Eski yasaya göre zaman aşımı uygulandı


Milliyet’e konuşan mağdurların avukatı Engin Baltacı, şunları söyledi:


“AİHM’ye gitme müvekkilerimin bileceği bir iş. Bilirkişiler kusuru demiryollarına verdiler. Sorumlu var mıdır yok mudur? Olmayabilir de. Soruşturma sonucunda karar verilebilir. Böyle bir soruşturma maalesef yapılmamıştır. Makinistlere verilen kusurun geri kalanı kime ait belli değil. Bu, savcılık soruşturması gerektiren bir durum olmasına rağmen yapılamamıştır. Kamu vicdanını rahatsız eden bir sonuç var ortada. Bu saatten sonra Bakanlık yeniden soruşturma istese bile zaman aşımı dolmuştur.”

15 değil 7.5 yıl


2005 yılında yürürlüğe giren yeni TCK’nın 66. maddesinde zaman aşımı kavramına da yenilik getirdi. Ölümle sonuçlanan kazalarda zaman aşımı süresi 15 yıla kadar çıkartıldı. Ancak, kaza yeni yasanın yürürlüğe girmesinden önce gerçekleştiği için, eski yasadaki 7.5 yıl maddesi uygulandı.

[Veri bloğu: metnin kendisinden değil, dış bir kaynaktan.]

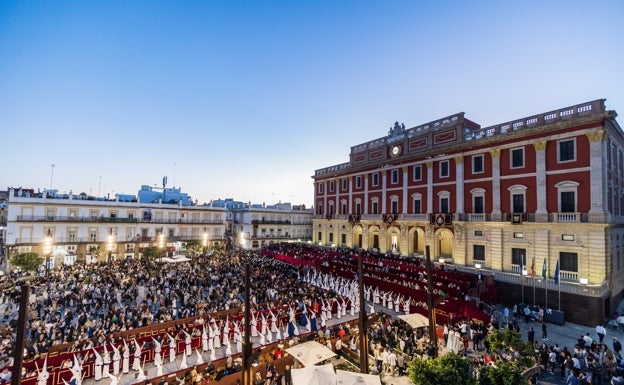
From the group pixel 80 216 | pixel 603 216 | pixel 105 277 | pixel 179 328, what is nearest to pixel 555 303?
pixel 603 216

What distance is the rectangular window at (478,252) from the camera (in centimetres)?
2866

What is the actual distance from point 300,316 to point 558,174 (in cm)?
2340

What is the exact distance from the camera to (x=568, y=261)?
74.8ft

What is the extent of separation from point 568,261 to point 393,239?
61.5ft

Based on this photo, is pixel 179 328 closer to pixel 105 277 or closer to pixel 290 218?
pixel 105 277

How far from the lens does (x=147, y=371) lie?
13.3 metres

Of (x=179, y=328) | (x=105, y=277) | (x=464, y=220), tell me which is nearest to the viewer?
(x=179, y=328)

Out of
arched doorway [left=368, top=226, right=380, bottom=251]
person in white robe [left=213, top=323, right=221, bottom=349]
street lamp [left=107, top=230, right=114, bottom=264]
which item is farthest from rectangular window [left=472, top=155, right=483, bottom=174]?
street lamp [left=107, top=230, right=114, bottom=264]

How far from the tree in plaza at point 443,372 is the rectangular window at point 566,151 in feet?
77.5

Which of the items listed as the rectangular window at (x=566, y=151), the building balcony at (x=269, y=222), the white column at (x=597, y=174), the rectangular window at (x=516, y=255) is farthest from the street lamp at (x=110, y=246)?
the white column at (x=597, y=174)

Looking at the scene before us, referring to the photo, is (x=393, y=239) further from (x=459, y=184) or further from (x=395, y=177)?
(x=459, y=184)

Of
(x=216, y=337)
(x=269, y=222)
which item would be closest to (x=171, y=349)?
(x=216, y=337)

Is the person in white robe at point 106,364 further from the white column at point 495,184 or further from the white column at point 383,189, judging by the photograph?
the white column at point 383,189

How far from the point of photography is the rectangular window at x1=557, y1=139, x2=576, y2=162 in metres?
23.6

Öleni şikâyetçi gösterdiler


Yargıtay 2. Ceza Dairesi, tedbirsizlik ve dikkatsizlik sonucu demiryolu üzerinde kazaya neden olmak suçundan yargılandığı davada beraat eden tren şefi Köksal Coşkun hakkındaki suçlamanın zaman aşımı nedeniyle düşürülmesini istemişti. Yüksek mahkeme, belirlenecek kusur oranları nedeniyle aralarında menfaat çatışması oluşabilecek sanıkların aynı avukatlar tarafından temsil edilmiş olması, avukatla temsil edilen katılanların ad ve soyadlarının karara yazılmaması, suçtan doğrudan zarar görmeyen TCDD Genel Müdürlüğü’nün sanıklar hakkında açılan kamu davasına katılma hakkı bulunmadığının gözetilmeden davaya katılmaları, bazı katılanların gerekçeli karar başlığında katılan olarak gösterilmemeleri, kazada ölen Mustafa Öztürk’ün gerekçeli karar başlığında şikayetçi olarak gösterilmesi, gerekçeli karar başlığına suçun işlendiği yerin yazılmaması, yargılama giderlerinin sanıklardan ayrı ayrı alınmasına karar verilmesi gerekirken müştereken tahsiline karar verilmesi, sanık Recep Sönmez hakkında verilen cezaların tür ve süresine göre sanık hakkındaki hükmün açıklanmasının geri bırakılıp bırakılmayacağı hususunun değerlendirilmesinde zorunluluk bulunduğu gerekçesiyle davayı yerel mahkemeye geri göndermişti.